**JOB A**
Gather every line of the rows below that contains the string "between".

**SOURCE TEXT**
■ ■ ■ ■ ■ ■ ■

Both of these classifications are compatible with the training data.  The number of concepts compatible with the training data will be much larger, since more than one concept can project the same shadow onto the combined dataset.  If the space of possible concepts includes the space of possible computations that classify instances, the space is infinite.

Which classification will the AI choose?  This is not an inherent property of the training data; it is a property of how the AI performs induction.

Which is the correct classification?  This is not a property of the training data; it is a property of your preferences (or, if you prefer, a property of the idealized abstract dynamic you name "right").

The concept that you wanted, cast its shadow onto the training data as you yourself labeled each instance + or -, drawing on your own intelligence and preferences to do so.  That's what supervised learning is all about - providing the AI with labeled training examples that project a shadow of the causal process that generated the labels.

But unless the training data is drawn from exactly the same context as the real-life, the training data will be "shallow" in some sense, a projection from a much higher-dimensional space of possibilities.

The AI never saw a tiny molecular smileyface during its dumber-than-human training phase, or it never saw a tiny little agent with a happiness counter set to a googolplex.  Now you, finally presented with a tiny molecular smiley - or perhaps a very realistic tiny sculpture of a human face - know at once that this is not what you want to count as a smile.  But that judgment reflects an unnatural category, one whose classification boundary depends sensitively on your complicated values.  It is your own plans and desires that are at work when you say "No!"

■ ■ ■ ■ ■ ■ ■

**Spatial reasoning rows**
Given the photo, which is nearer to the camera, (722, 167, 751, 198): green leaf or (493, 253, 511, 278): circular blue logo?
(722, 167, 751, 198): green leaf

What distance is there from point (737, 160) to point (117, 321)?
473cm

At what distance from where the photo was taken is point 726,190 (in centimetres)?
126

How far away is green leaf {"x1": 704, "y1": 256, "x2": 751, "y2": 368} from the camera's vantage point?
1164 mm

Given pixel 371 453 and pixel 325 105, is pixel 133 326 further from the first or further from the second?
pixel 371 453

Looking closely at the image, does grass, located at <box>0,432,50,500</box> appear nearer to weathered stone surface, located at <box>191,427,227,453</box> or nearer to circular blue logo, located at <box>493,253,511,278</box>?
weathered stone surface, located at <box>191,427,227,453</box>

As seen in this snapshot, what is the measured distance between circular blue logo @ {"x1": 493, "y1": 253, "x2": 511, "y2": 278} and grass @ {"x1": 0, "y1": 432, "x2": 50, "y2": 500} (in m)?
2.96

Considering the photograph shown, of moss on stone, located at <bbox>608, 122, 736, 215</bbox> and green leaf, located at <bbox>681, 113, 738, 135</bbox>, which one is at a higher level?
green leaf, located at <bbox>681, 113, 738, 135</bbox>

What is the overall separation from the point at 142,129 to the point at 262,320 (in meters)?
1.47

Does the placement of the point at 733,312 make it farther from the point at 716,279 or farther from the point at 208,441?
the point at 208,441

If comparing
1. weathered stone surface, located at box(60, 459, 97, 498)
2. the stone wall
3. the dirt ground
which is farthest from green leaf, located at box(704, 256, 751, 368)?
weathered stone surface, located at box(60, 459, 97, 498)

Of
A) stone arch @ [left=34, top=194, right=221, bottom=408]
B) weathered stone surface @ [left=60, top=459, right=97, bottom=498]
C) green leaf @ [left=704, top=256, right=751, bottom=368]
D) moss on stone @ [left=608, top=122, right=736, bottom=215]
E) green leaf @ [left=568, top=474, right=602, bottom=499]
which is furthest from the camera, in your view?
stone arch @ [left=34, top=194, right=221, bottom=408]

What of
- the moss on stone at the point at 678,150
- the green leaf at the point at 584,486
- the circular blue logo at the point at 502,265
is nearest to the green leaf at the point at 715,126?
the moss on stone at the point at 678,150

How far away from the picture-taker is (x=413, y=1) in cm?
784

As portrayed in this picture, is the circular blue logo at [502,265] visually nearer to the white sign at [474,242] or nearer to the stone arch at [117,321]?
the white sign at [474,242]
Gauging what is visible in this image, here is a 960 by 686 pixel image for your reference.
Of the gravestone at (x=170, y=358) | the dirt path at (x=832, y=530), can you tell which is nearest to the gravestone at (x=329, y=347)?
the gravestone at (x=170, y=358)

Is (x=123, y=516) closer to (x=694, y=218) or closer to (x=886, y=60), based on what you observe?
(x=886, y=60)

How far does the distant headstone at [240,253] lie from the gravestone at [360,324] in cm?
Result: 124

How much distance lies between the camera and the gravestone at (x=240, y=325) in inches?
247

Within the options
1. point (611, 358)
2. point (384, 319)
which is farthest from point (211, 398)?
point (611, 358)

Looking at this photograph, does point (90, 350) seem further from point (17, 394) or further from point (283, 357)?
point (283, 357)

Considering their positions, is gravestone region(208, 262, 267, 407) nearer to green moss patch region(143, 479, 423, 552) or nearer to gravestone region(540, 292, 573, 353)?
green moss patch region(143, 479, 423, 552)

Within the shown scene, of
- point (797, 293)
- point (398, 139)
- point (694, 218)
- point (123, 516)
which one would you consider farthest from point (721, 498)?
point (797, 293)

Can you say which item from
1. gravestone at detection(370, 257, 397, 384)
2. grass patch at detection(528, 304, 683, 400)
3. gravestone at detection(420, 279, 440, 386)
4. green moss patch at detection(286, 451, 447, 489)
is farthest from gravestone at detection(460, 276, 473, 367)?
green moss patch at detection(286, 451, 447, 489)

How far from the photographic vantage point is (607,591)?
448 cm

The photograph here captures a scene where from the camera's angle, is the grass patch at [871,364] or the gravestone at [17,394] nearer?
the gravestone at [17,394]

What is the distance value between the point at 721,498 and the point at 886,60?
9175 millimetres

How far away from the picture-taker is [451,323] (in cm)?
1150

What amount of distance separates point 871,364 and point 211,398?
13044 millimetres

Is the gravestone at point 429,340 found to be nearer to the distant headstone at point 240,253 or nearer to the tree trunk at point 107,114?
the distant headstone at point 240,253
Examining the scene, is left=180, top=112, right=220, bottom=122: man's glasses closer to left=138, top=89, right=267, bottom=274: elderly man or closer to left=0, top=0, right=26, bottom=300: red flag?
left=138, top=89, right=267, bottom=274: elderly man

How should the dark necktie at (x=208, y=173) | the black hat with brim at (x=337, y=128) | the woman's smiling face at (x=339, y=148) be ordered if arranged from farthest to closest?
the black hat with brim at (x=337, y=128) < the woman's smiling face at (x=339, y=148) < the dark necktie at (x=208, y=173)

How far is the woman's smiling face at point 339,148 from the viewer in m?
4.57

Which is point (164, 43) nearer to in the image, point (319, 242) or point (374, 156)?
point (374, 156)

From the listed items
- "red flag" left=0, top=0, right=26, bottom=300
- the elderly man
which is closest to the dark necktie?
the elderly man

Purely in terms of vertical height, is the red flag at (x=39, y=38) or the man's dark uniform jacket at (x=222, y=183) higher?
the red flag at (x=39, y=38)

■ ■ ■ ■ ■ ■ ■

**JOB B**
Translate this sentence from the supervised learning text above into Spanish: "This is not an inherent property of the training data; it is a property of how the AI performs induction."

**TASK RESULT A**
As seen in this snapshot, what is the measured distance between circular blue logo @ {"x1": 493, "y1": 253, "x2": 511, "y2": 278} and grass @ {"x1": 0, "y1": 432, "x2": 50, "y2": 500} (in m)?
How much distance lies between the camera and the gravestone at (x=240, y=325) in inches?
What is the distance value between the point at 721,498 and the point at 886,60?

**TASK RESULT B**
Esta no es una propiedad inherente de los datos de entrenamiento; es una propiedad de cómo la IA realiza la inducción.